## Passage
Will the Minister enlighten us about what reassurances he gave to the workers in the dockyard and with Babcock Thorn Ltd. with specific regard to radiation exposure? Will he assure the House that the levels of radiation exposure to which those workers have been subjected in the past will be reduced and that more stringent measures will be adopted in the industry—at Rosyth, Devonport and elsewhere—to ensure that such exposure is reduced and that the workers' health is safeguarded in future?

We naturally take our workers' health and safety extremely seriously. That applies also to the work force in the royal dockyards who are the initial responsibility of the dockyards' contractors. Ministry of Defence policy is that exposure of our employees to radiation should occur only where it is justified, that it should come within the statutory limit of 50 mSv per year and our own much lower self-imposed limit of 30 mSv per year, and that the level should be as low as is reasonably practicable. As a result, the trend for exposure levels has been downwards. If it is any reassurance, 98 per cent. of all dockyard workers have an average exposure of less than 15 mSv and, on average, for all dockyard workers, the exposure is only 2 mSv.

Nato Nuclear Planning Group


To ask the Secretary of State for Defence what decisions were made at the recent NATO nuclear planning group meeting in Alberta, Canada.

The meeting discussed a wide range of nuclear issues. In particular, nuclear planning group Ministers were able formally to welcome President Bush's recently announced decisions to terminate the follow-on to Lance development and nuclear artillery shell modernisation programmes. A copy of the final communiqués from the NPG has been placed in the Library.

Is not it a fact that tension throughout the world has eased a great deal and at the highest level of the super-powers there is new thinking about nuclear armaments? Will the Minister assure us that we are not the odd man—perhaps I should say the odd woman—out in recognising that fact, but are ready to meet all the other nations who are ready to bring down their nuclear armaments, or are we going to stand out as though the Russians are expected to attack next Thursday afternoon at 3 o'clock?

Of course, things have changed in the past 12 months. It is a recognition of the fact that the Warsaw pact's capability is much reduced, and the threat from the east European countries is probably no longer there, that it does not seem to be as necessary now as it was to make sure that short-range nuclear systems are modernised. However, I believe that the North Atlantic Treaty Organisation will continue to recognise the need for a flexible nuclear response and to accept the fact that the Soviet Union is still a military super-power with a large nuclear capability and is likely to remain so for the foreseeable future.

I congratulate my hon. Friend on his answer. Does he agree that the Soviet Union not only has more nuclear weapons than the whole of NATO put together but, more importantly, that nuclear weapons are spreading to an increasing number of Third world countries? Does he agree that it is inconceivable that western Europe should shed the only nuclear defences which currently belong in European hands by Britain and France relinquishing their small strategic nuclear deterrents?

## Input records

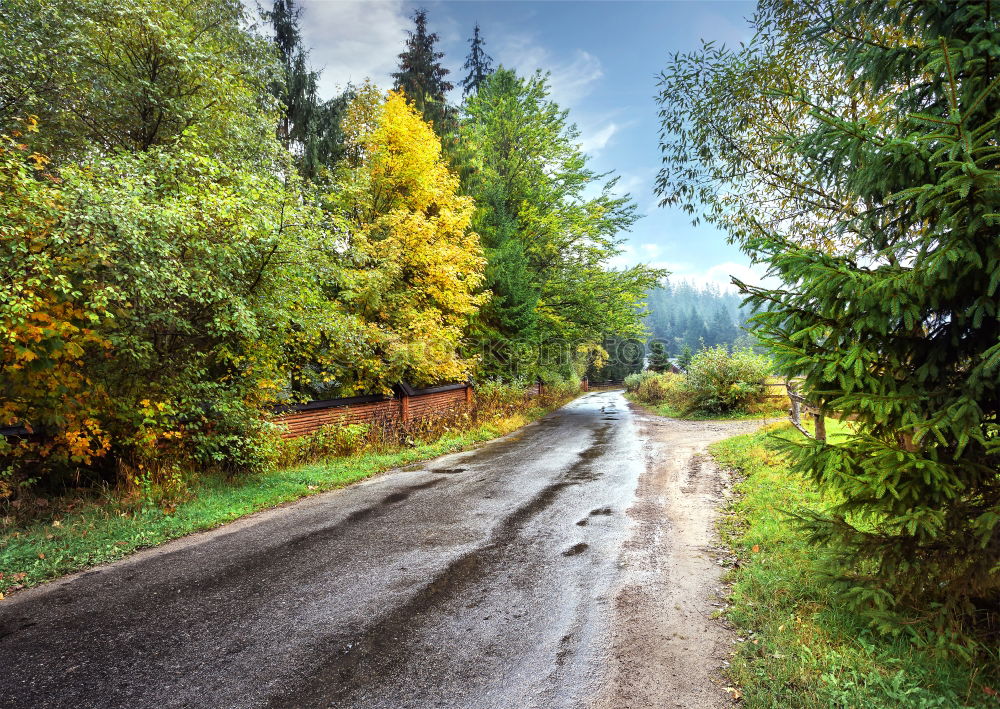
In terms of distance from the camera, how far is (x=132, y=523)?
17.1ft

...

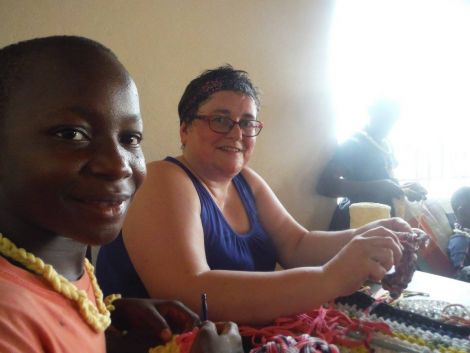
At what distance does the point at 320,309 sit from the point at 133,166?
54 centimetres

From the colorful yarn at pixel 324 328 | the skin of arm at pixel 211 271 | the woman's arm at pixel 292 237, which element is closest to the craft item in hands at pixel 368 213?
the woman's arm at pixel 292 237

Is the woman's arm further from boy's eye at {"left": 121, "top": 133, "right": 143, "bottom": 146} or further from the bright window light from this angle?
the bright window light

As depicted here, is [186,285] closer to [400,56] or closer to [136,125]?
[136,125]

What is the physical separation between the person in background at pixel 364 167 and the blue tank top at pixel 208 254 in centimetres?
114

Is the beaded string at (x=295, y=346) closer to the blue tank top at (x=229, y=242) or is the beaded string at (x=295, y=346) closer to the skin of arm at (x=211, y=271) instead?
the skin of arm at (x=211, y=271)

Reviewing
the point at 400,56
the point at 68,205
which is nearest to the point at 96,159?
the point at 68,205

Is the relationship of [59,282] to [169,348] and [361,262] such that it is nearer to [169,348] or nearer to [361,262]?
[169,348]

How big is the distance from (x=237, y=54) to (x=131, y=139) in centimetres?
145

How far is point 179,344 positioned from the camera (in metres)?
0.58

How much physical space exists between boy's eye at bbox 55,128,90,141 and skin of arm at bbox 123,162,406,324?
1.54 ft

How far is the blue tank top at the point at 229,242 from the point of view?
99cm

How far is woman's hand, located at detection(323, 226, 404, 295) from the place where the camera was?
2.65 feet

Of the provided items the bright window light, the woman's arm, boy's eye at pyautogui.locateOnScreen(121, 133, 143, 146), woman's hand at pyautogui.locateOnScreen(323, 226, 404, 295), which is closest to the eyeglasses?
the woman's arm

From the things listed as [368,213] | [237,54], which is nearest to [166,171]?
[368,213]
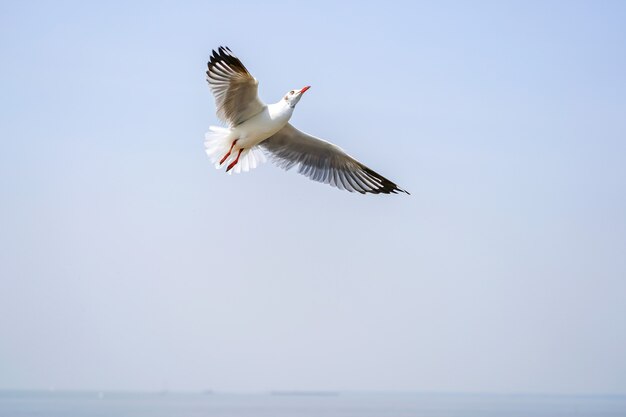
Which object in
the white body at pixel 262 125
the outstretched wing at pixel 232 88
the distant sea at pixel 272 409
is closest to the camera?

* * *

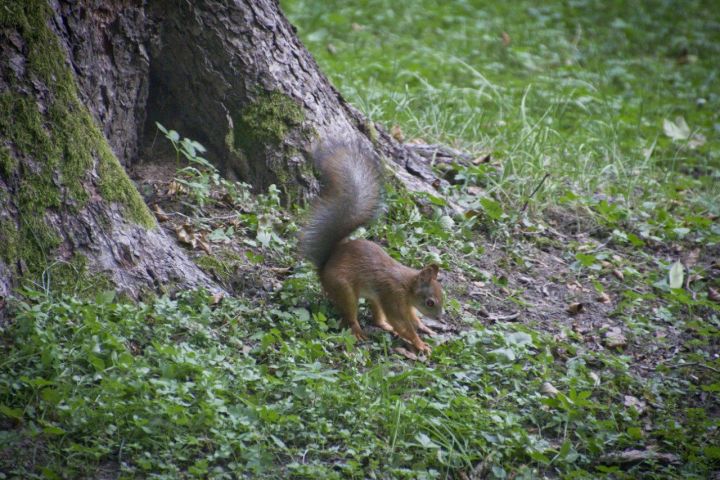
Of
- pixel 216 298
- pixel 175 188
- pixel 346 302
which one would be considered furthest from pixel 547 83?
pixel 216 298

## What you need to do
a – List every radiation exposure figure, in mSv, that the parliamentary exchange gives.
b – Count the lines of the records that contain the word "between". Reply with the number only.
The text and the records have no connection to each other.

## Per-task outputs
a – 50 mSv per year, 30 mSv per year, 15 mSv, 2 mSv

b – 2